Por 10 de enero de 2012 Sin comentarios

Edmundo Paz Soldán

El Libro Guinness de los Récords es uno de los libros más robados de las bibliotecas públicas en los Estados Unidos. No me extraña: mi hijo Gabriel y yo podemos diferir en muchas cosas, pero ambos queremos saber con urgencia cuánto mide la pizza más grande y quién es la mujer con más piercings en el mundo. El Libro de los Récords es una suerte de posteridad de los pobres, la fama del granjero que no ha conseguido otra cosa que cosechar la zanahoria más grande en su granja, de la mujer que tiene las piernas más largas (Svetlana Pankratova) o del hombre capaz de correr más rápido una milla con una pelota en la cabeza (Yee Ming Long, 8′ 35»). Según el principio de incertidumbre de Heisenberg, a nivel atómico es imposible medir algo sin perturbarlo, es decir, el observador modifica lo que observa. Con el Libro Guinness de los récords pasa algo así: cada vez que sus inspectores certifican una nueva marca, de alguna forma están invitando a todos los que se quedaron fuera a modificar alguna conducta o incluso a inventarla para llegar a estar en sus páginas.

Leo en ese libro que Chris Walton es la mujer que tiene las uñas más largas: miden 309.8 centímetros en su mano izquierda y 292.1 en la derecha. El récord de uñas más largas le pertenecía a Lee Redmond, quien comenzó a hacerlas crecer en 1979. Casi una década y media después, Chris Walton se dispuso a superarla. Todavía estaba lejos cuando el azar intervino: a principios del 2009, Redmond perdió las uñas en un accidente automovilístico. En 2011, en una ceremonia en Las Vegas, se oficializó a Walton como la nueva portadora del récord. La Duquesa, como se la conoce, no se cambia por nadie. Sus uñas no le han impedido una vida normal: tiene cinco hijos, es cantante y ya ha grabado un álbum. Escribe mensajes en el celular con sus nudillos. Lo que más le cuesta es meter las manos en los bolsillos.
******
_EJERCICIO BREVE_
Prosigue el texto sobre el Libro Guinness de los Récords a partir de su última oración.

_MUESTRA DE DATOS_
******
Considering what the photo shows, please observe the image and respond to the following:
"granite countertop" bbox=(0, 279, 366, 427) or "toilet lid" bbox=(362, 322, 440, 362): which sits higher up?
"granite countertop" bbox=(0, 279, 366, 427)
******
_RESULTADO_
Lo que hace La Duquesa es extraño, pero entiendo sus pulsiones. Siempre me gustó la competencia. Cuando tenía diez años organizaba carreras en cochecitos de juguete con mis compañeros de curso. Los ganadores iban sumando puntos que se tabulaban para ver quién triunfaba antes de las vacaciones. Después organicé campeonatos de fútbol en el colegio. Me interesaba no sólo ver quién era el campeón, también quería que se siguieran adecuadamente los registros de goleador o portero menos batido. Por supuesto, tenía un interés personal: solía anotar muchos goles. Al segundo año del torneo descubrí que se ponía más complejo e interesante: ahora podía comparar los goles de ese año con los del pasado. La idea no sólo era ganar sino meter más goles que el año anterior. Después de cada jornada publicábamos un periódico con todas las estadísticas. A veces pensaba que organizaba todo el campeonato para que pudiera existir ese periódico. ¿De qué sirve batir un récord si no se entera todo el mundo? El deseo de competir se halla inextricablemente enlazado con el de contar cómo nos fue en esa competencia.

Competir contra otros es divertido, pero no lo es menos competir contra uno mismo: nuestra sombra nos espera, ahí, agazapada. A los doce, no se trataba sólo de leer lo que me interesaba: había que cuantificar esa lectura. Cuando descubrí que Agatha Christie había escrito setenta y nueve novelas, decidí que leería todas. Para ello, iba cada semana de librería en librería buscando títulos no tan conocidos, comprando, vendiendo, canjeando. Una vez terminé una novela de doscientos cincuenta páginas en un día. Sumé las horas que le había dedicado, y quise ver si la siguiente podría terminarla en menos. No pude. Llegué a llevar una lista de los libros que había leído y cuánto me había tomado leerlos. Ahora sé que de nada vale leer muy rápido si no se entiende nada. La campeona mundial de lectura veloz es Anne Jones, con 4,700 palabras por minuto, de las cuales sólo entiende dos tercios.

Con el plan de terminar las novelas de la Christie descubrí que no era muy difícil inventarse objetivos a vencer, por más extraños o peculiares que fueran. Todos mis amigos estaban embarcados, de una manera u otra, en excentricidades de ese tipo. Había el que quería matar más colibríes con su escopeta, la que quería tener todas las ropas de la muñeca Barbie que se podían conseguir en la ciudad, el que sumaba cuántos partidos de hockey había jugado en Atari y se comparaba con su hermano menor. Nuestro ridículo afán coleccionista y competitivo podía ser una actitud adolescente pero, luego, con los años, descubrimos que también era algo más que eso; una práctica en el tortuoso mundo adulto, en que nos medimos y nos miden constantemente. Cada vez que enfrentamos un parámetro, cambiamos un poco. Nos fijamos en las calorías que consumimos durante el almuerzo porque no queremos ser los más gordos del grupo, comparamos nuestro aumento de sueldo con el de nuestros colegas, coleccionamos los pases de abordar de los lugares que visitamos.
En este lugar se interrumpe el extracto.